On a random afternoon in June, I called my small team together for a catch up – no agenda, just a chance to chat openly about how everything was going. It had been a particularly busy time and we were trying hard to grow after a successful year. We specialise in travel and tourism. I set up the Oxford based agency in 2012, having come from a PR background and being freelance for four years previously.

We’d been working with an entrepreneur called Andy for a few months and he was spending a day a week with us helping with our sales pipeline – giving us new marketing tools and introducing tech to help us manage and attract more clients online.

Back to that afternoon chat. The conversation glided happily from ways to get even better results for clients, to how the team would grow and what type of roles people wanted to move into. Then Andy said “Would you let me run your business for a week?”. A little silence followed.

It was a yes as far as I was concerned and when he said “have a well-earned holiday”, I was sold. In eight years I’d never taken a week off to do my own thing – the idea sounded overwhelmingly fantastic.

We had a plan and ground rules were set. Andy would run the business – I should add that despite a wealth of business knowledge, he had no idea what a PR agency does. And I was under strict instructions to leave them to it and not meddle. I was no longer the boss.

So what actually happens when you boot the boss out and someone new takes charge?

  1. Your staff open up about what they really want and need.
  2. An external person can identify their weaknesses and train them accordingly (I’m a good boss, but I’m not a good teacher).
  3. An external person questions why you do things and less productive tasks can be stopped or altered.
  4. Staff confidence increases as they’re pushed to become more self-sufficient.
  5. The process highlights black spots where the team lack visibility of the overall business goals and vision.

I returned to work refreshed to find a highly motivated team who had a wealth of mindset and productivity tools at their disposal.
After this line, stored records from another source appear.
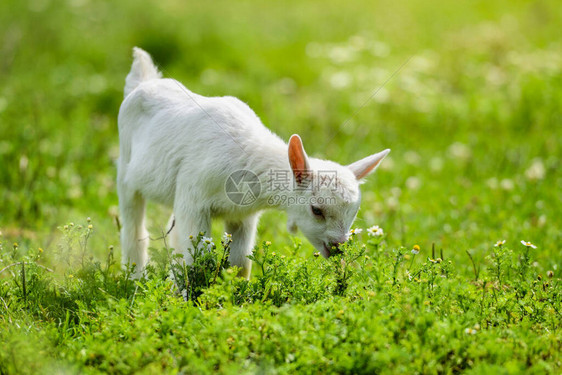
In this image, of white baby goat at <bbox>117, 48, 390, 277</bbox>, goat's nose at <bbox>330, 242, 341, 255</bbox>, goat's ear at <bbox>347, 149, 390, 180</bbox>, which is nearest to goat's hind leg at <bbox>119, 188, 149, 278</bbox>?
white baby goat at <bbox>117, 48, 390, 277</bbox>

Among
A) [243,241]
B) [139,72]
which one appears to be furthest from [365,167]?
[139,72]

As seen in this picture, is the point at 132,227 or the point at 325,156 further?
the point at 325,156

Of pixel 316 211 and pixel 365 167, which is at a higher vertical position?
pixel 365 167

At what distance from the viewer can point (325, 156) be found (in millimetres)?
7871

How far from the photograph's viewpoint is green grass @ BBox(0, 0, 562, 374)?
10.1 feet

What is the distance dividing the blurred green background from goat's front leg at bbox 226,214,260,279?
28.6 inches

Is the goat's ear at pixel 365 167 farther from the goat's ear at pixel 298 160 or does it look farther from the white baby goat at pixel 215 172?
the goat's ear at pixel 298 160

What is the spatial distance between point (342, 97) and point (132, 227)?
568 cm

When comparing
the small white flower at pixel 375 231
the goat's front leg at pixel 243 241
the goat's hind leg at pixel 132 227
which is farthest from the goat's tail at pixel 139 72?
the small white flower at pixel 375 231

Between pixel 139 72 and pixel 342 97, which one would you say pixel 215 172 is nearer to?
pixel 139 72

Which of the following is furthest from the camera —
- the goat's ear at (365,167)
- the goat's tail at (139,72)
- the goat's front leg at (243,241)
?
the goat's tail at (139,72)

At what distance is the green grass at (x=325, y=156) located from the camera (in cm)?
306

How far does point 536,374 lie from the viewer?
2.92m

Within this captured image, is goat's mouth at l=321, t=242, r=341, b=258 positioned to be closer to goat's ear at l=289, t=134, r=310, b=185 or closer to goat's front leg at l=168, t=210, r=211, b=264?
goat's ear at l=289, t=134, r=310, b=185
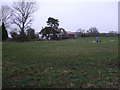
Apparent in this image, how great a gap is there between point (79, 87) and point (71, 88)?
24cm

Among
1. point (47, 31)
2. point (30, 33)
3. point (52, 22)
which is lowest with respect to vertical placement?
point (30, 33)

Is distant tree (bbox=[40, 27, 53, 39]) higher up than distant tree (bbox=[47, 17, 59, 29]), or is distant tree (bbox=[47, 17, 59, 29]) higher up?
distant tree (bbox=[47, 17, 59, 29])

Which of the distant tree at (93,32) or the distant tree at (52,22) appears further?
the distant tree at (93,32)

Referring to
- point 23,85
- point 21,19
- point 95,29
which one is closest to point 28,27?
point 21,19

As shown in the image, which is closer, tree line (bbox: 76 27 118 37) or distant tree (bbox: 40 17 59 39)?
distant tree (bbox: 40 17 59 39)

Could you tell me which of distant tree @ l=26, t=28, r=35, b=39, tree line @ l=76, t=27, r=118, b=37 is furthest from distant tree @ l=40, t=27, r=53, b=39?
tree line @ l=76, t=27, r=118, b=37

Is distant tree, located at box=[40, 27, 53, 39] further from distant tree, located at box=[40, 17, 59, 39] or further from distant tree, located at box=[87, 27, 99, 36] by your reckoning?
distant tree, located at box=[87, 27, 99, 36]

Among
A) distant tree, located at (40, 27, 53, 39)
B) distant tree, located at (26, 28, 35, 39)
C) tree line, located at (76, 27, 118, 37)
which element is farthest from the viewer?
tree line, located at (76, 27, 118, 37)

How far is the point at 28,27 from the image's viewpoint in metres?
45.8

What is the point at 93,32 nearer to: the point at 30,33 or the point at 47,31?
the point at 47,31

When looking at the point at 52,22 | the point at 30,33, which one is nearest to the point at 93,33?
the point at 52,22

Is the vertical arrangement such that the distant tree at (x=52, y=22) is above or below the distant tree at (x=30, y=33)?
above

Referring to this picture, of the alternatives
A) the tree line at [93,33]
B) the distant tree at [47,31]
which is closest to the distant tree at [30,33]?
the distant tree at [47,31]

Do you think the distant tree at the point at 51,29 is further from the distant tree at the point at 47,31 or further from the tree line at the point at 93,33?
the tree line at the point at 93,33
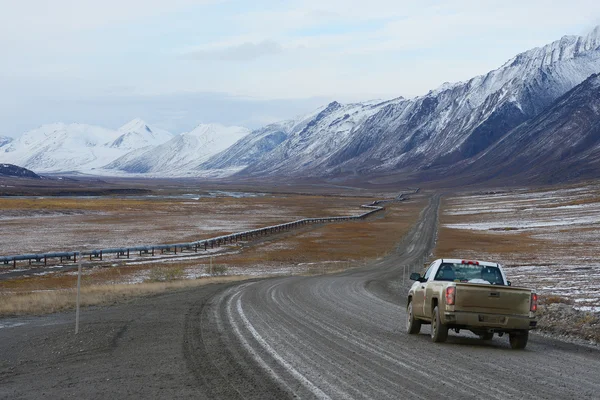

I also had a new role to fulfil – a leader who would empower, delegate and motivate. Not a boss who just did that quick bit of client work or had tasks going on in isolation of my team, leaving them vulnerable if I wasn’t there.

 And what does a day in the life look like for me and the Seriously team following this little experiment?

  1. A Monday afternoon planning meeting to agree goals and objectives for the week. We also have an overview and wall calendar of monthly and quarterly client campaigns.
  2. Three daily objectives which directly support our weekly and monthly goals.
  3. A weekly review of how we can go the extra mile for clients.
  4. All tasks logged in our project management software with visibility of all tasks to all staff encouraging collaboration and wider understanding of client deliverables.
  5. Regular client-update phone calls.
  6. Post-3pm time dedicated to learning, reading and upskilling. Staff also train each other in new skills.
  7. A new business strategy combining direct mail, email marketing, blog content and automated sales funnels (nine in place to date).
  8. An eBook download published sharing mine and Andy’s experiences.